同じことが学級のルールの徹底でも言えます。学級のルールを伝えたならば、そのルールを守ってくれた子どもを探します。そして、その子どもをほめるのです。「○○さん、みんなの見本になるようなとても素敵な挨拶をしてくれたね。ありがとう」と具体的に固有名詞を出してほめることで、「自分もほめられたい」「このようにすればほめられるのか」と、子どもたちがルールを守ろうとするようになります。できていないことを叱り続けても徹底したことにはなりません。徹底するとは、きちんと守らせることです。そのためには、守れたことをていねいほめて、よい行動を広げることが必要なのです。また、ほめるときは「いい挨拶だね。えらいね」とYOUメッセージになりがちです。YOUメッセージは上から目線に感じます。くどいようですが、この時期は人間関係をつくることを考えて、「ありがとう」「うれしい」とIメッセージでほめるように意識してほしいと思います。

教師が自分のことやこうなってほしいという学級への想い、みんなが守るべきルールをたくさん発信する時期です。それと比例して、子どもたちの反応やよい行動をたくさんほめる時期でもあります。思いを伝えることばかりにエネルギーをかけて、子どもたちをほめることを忘れないようにしてほしいと思います。

忙しい時期だからこそ学べる

初めて担任を持った方は、入学式・始業式に向けていろいろな準備に追われていることでしょう。職員会議や学年会などで連絡、指示された事柄をこなすだけでも目が回っていることだと思います。初任者などで担任を受け持たない方も、何かと慌ただしく過ごしていることと思います。
経験の少ない若い方に伝えたいのは、忙しい時期だからこそまわりを見るということです。隣の席に座っているベテランは何をしているのだろう、他の分掌はどんな仕事をしているのだろうとちょっとした時間の隙間にのぞいてみるのです。こまかい内容までわからなくてもいいのです。何のためにどんな仕事をする必要があるかを意識するのです。ベテランは先を読んで仕事ができます。今自分が手一杯でとてもそこまでやる余裕はなくても、すぐに必要となることです。この先何があるかが見通せているだけで、ずいぶんと違うものです。忙しい時期だからこそ、どんな仕事があるのか、必要なのかが見えてくるのです。

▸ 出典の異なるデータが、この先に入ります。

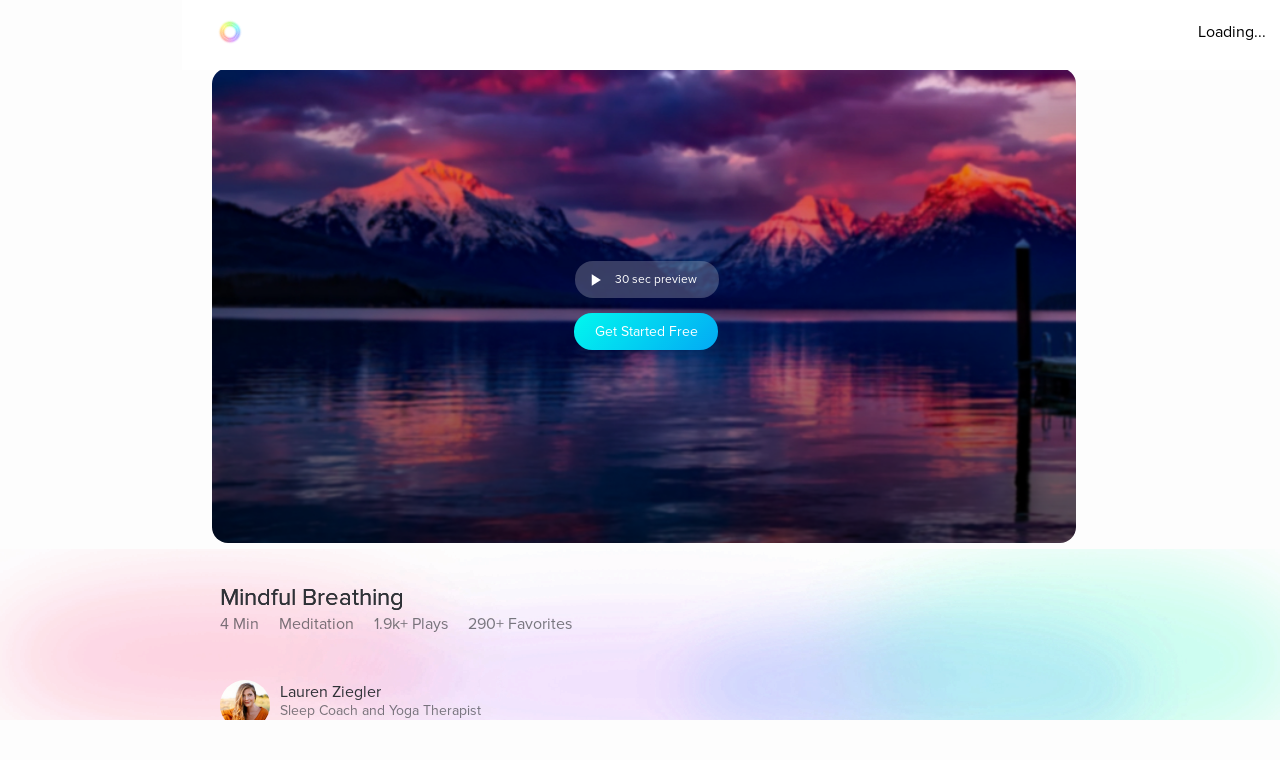

--- FILE ---
content_type: text/javascript
request_url: https://cdn.pagesense.io/js/aurahealth/e0c1420547624e6ebe9ad9e6e0585ff1_visitor_count.js
body_size: 696
content:
window.ZAB.visitorData = {"experiments":{"RtZwv57":{"variations":{"b346fd921f3b4036b3318ef5e00c36a3":{"unique_count":"12958"},"459e7dd8c05f4632bb8fb09542ad2c02":{"unique_count":"12961"}},"actual_start_time":1731092397595},"E4YY8Hk":{"variations":{"3adc081fc622421c8dc178d5c3640da6":{"unique_count":"83346"},"a21fd7b11d2641e6af87d31e9d67bf24":{"unique_count":"3465"},"96af18039ef240c4837fa482b48d3c13":{"unique_count":"83317"},"14bd51c878e64e2580e5774f2ef5bfa4":{"unique_count":"86000"}},"actual_start_time":1759416256232},"XR9NzOP":{"variations":{"39c52196e3424e30a79002cfd79b4907":{"unique_count":"27081"}},"actual_start_time":1715362099922},"eqjkxCa":{"variations":{"79cf5268a154413186a24d7d658a80b7":{"unique_count":"1598"},"cb988d1a9a564dcb944017aa2fc3f916":{"unique_count":"1594"}},"actual_start_time":1741283316297},"446b2ZR":{"variations":{"024e308db20446389ef8b1e1bc8534da":{"unique_count":"853"},"b273f533899f468ab51e2cc38a3e08e1":{"unique_count":"846"}},"actual_start_time":1731092460520},"YlfRNwh":{"variations":{"f83631890cb945b393c51971bd3c9cc0":{"unique_count":"10787"},"632299a0a91d49e5be6570823c4f2c64":{"unique_count":"10794"}},"actual_start_time":1741283243910},"WayTVh5":{"variations":{"672db33f450243d99283fe8a24d43e7e":{"unique_count":"1911"},"a7a973cb820840218aab71d074bc201c":{"unique_count":"1910"}},"actual_start_time":1731429833455},"VDxOBss":{"variations":{"cbdb8f00312b44ee8183b0f095325c8c":{"unique_count":"16123"},"b898310ebd4748308628f8c4e54baa76":{"unique_count":"16125"}},"actual_start_time":1741283388791},"BMEn7qa":{"variations":{"2e7a0c03b428474ab5147983ce18f5db":{"unique_count":"4458"},"b97eda40d5b248eca710e8566ae0ef14":{"unique_count":"4461"}},"actual_start_time":1755278868294},"SR0Zh2Q":{"variations":{"6eeeed9decb94d0194cf76346ce0575f":{"unique_count":"21962"},"67a47593050e44859009945e2062174a":{"unique_count":"21883"},"caa52ab78ebb439faad1ac7bf990dd84":{"unique_count":"22552"}},"actual_start_time":1741283443652}},"time":1768645266734}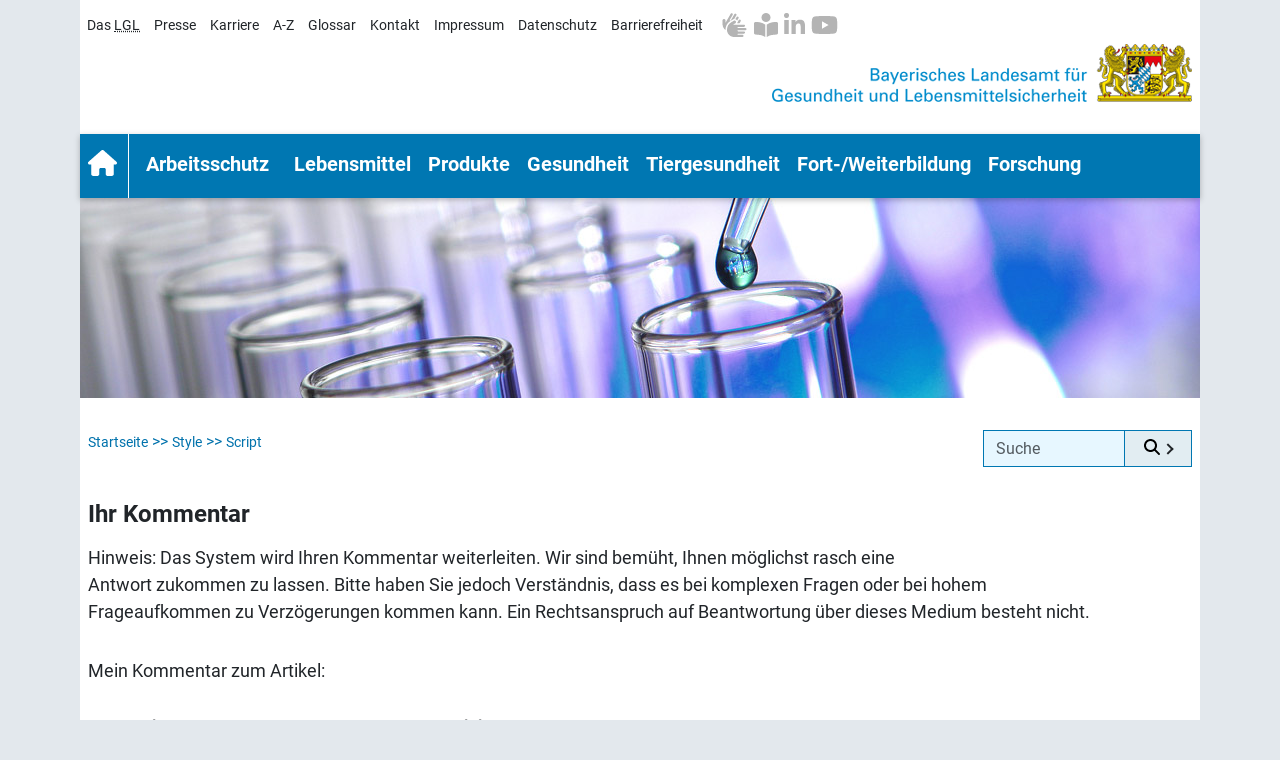

--- FILE ---
content_type: application/javascript
request_url: https://www.lgl.bayern.de/include/abbreviation_ajax.js?v=1722501533
body_size: 554
content:
document.addEventListener("DOMContentLoaded", () => {
    let abbr_nodes = document.querySelectorAll("abbr");
    if(abbr_nodes.length > 0){
        abbr_nodes = Array.from(abbr_nodes);
        abbr_nodes.forEach(a =>{
            if(a.title.length > 0){
                indexof = abbr_nodes.indexOf(a);
                abbr_nodes.splice(indexof, 1);
            }
        })
        abbr_array = abbr_nodes.map((a) => a.innerText);
        handle(abbr_array, abbr_nodes);
    }
});
async function handle(abbr, abbr_nodes){
    try{
        const call = await fetch("https://" + document.location.hostname +"/include/abbreviation_api.php?abbr[values]=" + `${abbr}`);
        if(!call.ok) throw new Error("Call not Found");
        const response = await call.json();
        await addTitle(response, abbr_nodes);
    }catch(error){
        console.error(`${error}`);
    }
}
async function addTitle(data, abbr){
    if(data){
        abbr.forEach(a => {
            data.forEach(d => {
                if(a.innerText == d.abbreviation){
                    a.setAttribute('title', d.meaning)
                    a.setAttribute('aria-label', d.meaning)
                    a.setAttribute('lang', d.language)
                }
            });
        });
    }else{
        throw new Error("Response data not found");
    }
}
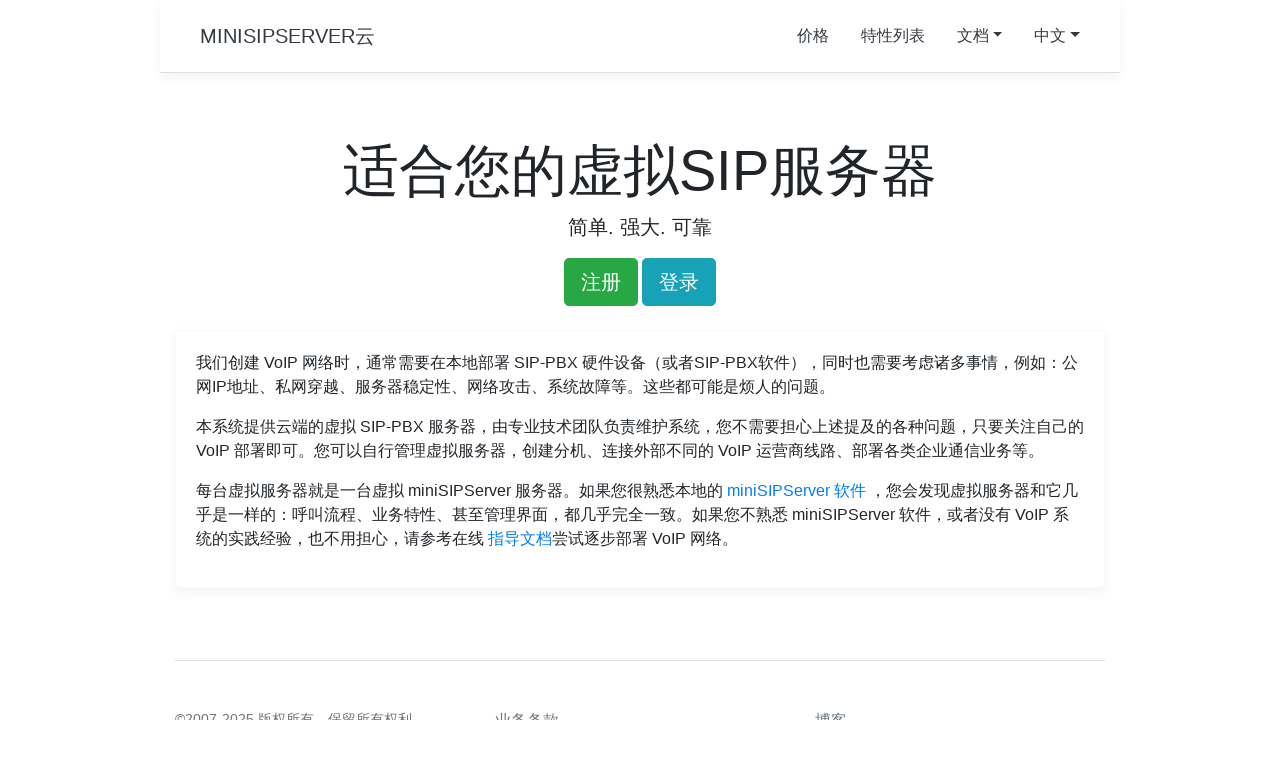

--- FILE ---
content_type: text/html
request_url: https://minisipserver.com/tw/
body_size: 2026
content:
<!DOCTYPE html>
<html lang="zh-CN">
<head>
    <!-- Required meta tags -->
    <meta charset="UTF-8" />
    <meta name="viewport" content="width=device-width, initial-scale=1, shrink-to-fit=no">
    <meta name='description' content='miniSIPServer 云通信'>

    <link rel="stylesheet" type="text/css" href="../common/bootstrap/bootstrap.min.css">
    <link rel="stylesheet" type="text/css" href="../common/minisipserver.css">

    <title>miniSIPServer 云通信：非常适合中小企业的通信系统。</title>
</head>


<body>

<!-- 
menus 
-->
<div class="container d-flex flex-column flex-md-row align-items-center p-3 px-md-4 mb-3 bg-white border-bottom box-shadow">
    <h5 class="my-0 mr-md-auto font-weight-normal"><a class="nav-link text-dark" href="index.html">MINISIPSERVER云</a></h5>
    <ul class="nav justify-content-end">
        <li class="nav-item">
            <a class="nav-link text-dark" href="price.html">价格</a>
        </li>
        <li class="nav-item">
            <a class="nav-link text-dark" href="features.html">特性列表</a>
        </li>
        <li class="nav-item dropdown">
            <a class="nav-link dropdown-toggle text-dark" data-toggle="dropdown" href="#" role="button" aria-haspopup="true" aria-expanded="false">文档</a>
            <div class="dropdown-menu" aria-labelledby="dropdownMenuButton">
                <a class="dropdown-item" href="docs/setup-cloud-voip-step-by-step/index.html">循序渐进搭建 VoIP 网络</a>
                <a class="dropdown-item" href="docs/manual/index.html">用户手册</a>
                <a class="dropdown-item" href="docs/faq/index.html">常见问题</a>
            </div>
        </li>
        <li class="nav-item dropdown">
            <a class="nav-link dropdown-toggle text-dark" data-toggle="dropdown" href="#" role="button" aria-haspopup="true" aria-expanded="false">中文</a>
            <div class="dropdown-menu" aria-labelledby="dropdownMenuButton">
                <a class="dropdown-item" href="../index.html">English</a>
            </div>
        </li>
    </ul>    
</div> <!-- menu -->

<div class="main-header px-3 py-3 pt-md-5 pb-md-4 mx-auto text-center">
    <h1 class="display-4">适合您的虚拟SIP服务器</h1>
    <p class="lead">简单. 强大. 可靠</p>
    <div class="container-fluid">
        <a type="button" class="btn btn-success btn-lg" href="account/new.html">注册</a>
        <a type="button" class="btn btn-info btn-lg" href="account/login.html">登录</a>
    </div>    
</div>


<div class="container">  
    <!--    
        Contents 
    -->
    <div class="card-deck mb-3">
        <div class="card border-light mb-4 box-shadow">
            <div class="card-body">     
                <p>我们创建 VoIP 网络时，通常需要在本地部署 SIP-PBX 硬件设备（或者SIP-PBX软件），同时也需要考虑诸多事情，例如：公网IP地址、私网穿越、服务器稳定性、网络攻击、系统故障等。这些都可能是烦人的问题。</p>

                <p>本系统提供云端的虚拟 SIP-PBX 服务器，由专业技术团队负责维护系统，您不需要担心上述提及的各种问题，只要关注自己的 VoIP 部署即可。您可以自行管理虚拟服务器，创建分机、连接外部不同的 VoIP 运营商线路、部署各类企业通信业务等。</p>

                <p>每台虚拟服务器就是一台虚拟 miniSIPServer 服务器。如果您很熟悉本地的 <a href="https://www.myvoipapp.com/cn/" target=_blank>miniSIPServer 软件 </a>，您会发现虚拟服务器和它几乎是一样的：呼叫流程、业务特性、甚至管理界面，都几乎完全一致。如果您不熟悉 miniSIPServer 软件，或者没有 VoIP 系统的实践经验，也不用担心，请参考在线 <a href="docs/setup-cloud-voip-step-by-step/index.html">指导文档</a>尝试逐步部署 VoIP 网络。</p>
            </div>
        </div>
    </div> <!-- card-desk-->
    
    <!--
    Footer 
    -->
    <footer class="pt-4 my-md-5 pt-md-5 border-top">
        <div class="row">
            <div class="col-12 col-md">
                <small class="d-block mb-3 text-muted">&copy;2007-2025 版权所有，保留所有权利。 </small>
            </div>
            
            <div class="col-6 col-md">                
                <ul class="list-unstyled text-small">                    
                    <li><a class="text-muted" href="terms.html">业务条款</a></li>
                    <li><a class="text-muted" href="privacy.html">隐私条款</a></li>                    
                </ul>
            </div>
            
            <div class="col-6 col-md">                
                <ul class="list-unstyled text-small"> 
                    <li><a class="text-muted" href="https://www.myvoipapp.com/cnblog/">博客</a></li>
                    <li><a class="text-muted" href="contact.html">联系我们</a></li>                    
                </ul>
            </div>
            
        </div>
    </footer>
</div> <!-- container -->


<!-- Javascript files -->
<script src="../common/jquery/jquery.min.js"></script>
<script src="../common/popper/popper.min.js"></script>
<script src="../common/bootstrap/bootstrap.min.js"></script>

<!-- Global site tag (gtag.js) - Google Analytics -->
<script src="/common/ga-loader.js"></script>
<!-- End GA -->

</body>
</html>


--- FILE ---
content_type: text/css
request_url: https://minisipserver.com/common/minisipserver.css
body_size: -24
content:
html {
  font-size: 14px;
}
@media (min-width: 768px) {
  html {
    font-size: 16px;
  }
}

.container {
  max-width: 960px;
}

.main-header {
  max-width: 800px;
}

.card-deck .card {
  min-width: 220px;
}

.card .card-header {
    font-weight: bold;
}

.card-body .card-title {
    font-weight: bold;
}

.border-top { border-top: 1px solid #e5e5e5; }
.border-bottom { border-bottom: 1px solid #e5e5e5; }
.box-shadow { box-shadow: 0 .25rem .75rem rgba(0, 0, 0, .05); }



--- FILE ---
content_type: text/javascript
request_url: https://minisipserver.com/common/ga-loader.js
body_size: 33
content:
(function() {
  // 动态加载 gtag.js
  let script = document.createElement('script');
  script.src = 'https://www.googletagmanager.com/gtag/js?id=G-0HFFN6MBNY';
  script.async = true;
  document.body.appendChild(script);

  // 初始化数据层
  window.dataLayer = window.dataLayer || [];
  function gtag(){dataLayer.push(arguments);}
  gtag('js', new Date());
  gtag('config', 'G-0HFFN6MBNY');
})();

なかなか余裕がないかもしれませんが、時々は息抜きを兼ねて校舎内を見回るといいでしょう。教室の様子も学級によって異なっているはずです。いつでも子どもたちを迎えられるように掲示物などの準備が整えられている学級もあるはずです。一方、あえてほとんど何もしていない教室もあるかもしれません。新学期が始まってその教室がどのように変わるか見ることもよい勉強になります。自分たちでやらせるために、あえて担任が何もしていないのかもしれない。そんなことを想像しながら観察するのです。
新学期は最初の1週間が大切だとよく言われます。その貴重な時期に何をしなければいけないのかを学ぶ一番の機会なのです。書類作成や整理などの事務的な作業もたくさんあります。それと同時に子どもたちとかかわるために必要なこともたくさんあります。しかし、この学級経営に関することは経験がないとなかなかわかりませんし、具体的に教えてもらえません。5月になってどうも学級がうまくいかないと思っても、一番大切な時期はもう終わってしまっているのです。
ちょっと立ち止まってまわりの先生がどんなことをしているか観察してみてください。学級開きの時には、どんな話をするのか、またしたのか教えてもらってください。そこから、学級経営のヒントをたくさんもらえます。

また、担任を受け持たない先生は自分が所属する学年の先生が何をしているか、それこそ真剣に観察してください。自分が担任を持った時に必要なことの多くを学ぶことができます。若いころ、副担任をしている学級の担任の後を金魚の糞のようについてまわり、とにかく何をしているのか盗もうとしたことを思いだします。その先生から学んだおかげで、初めて担任を持った時、子どもたちのためにいつ何をしなければいけないのか、先を見通して学級経営をすることができました。

忙しい時期だからこそ、他から学ぶよい機会だととらえてください。この時期にしか学べない貴重なことがたくさんあることを意識してほしいと思います。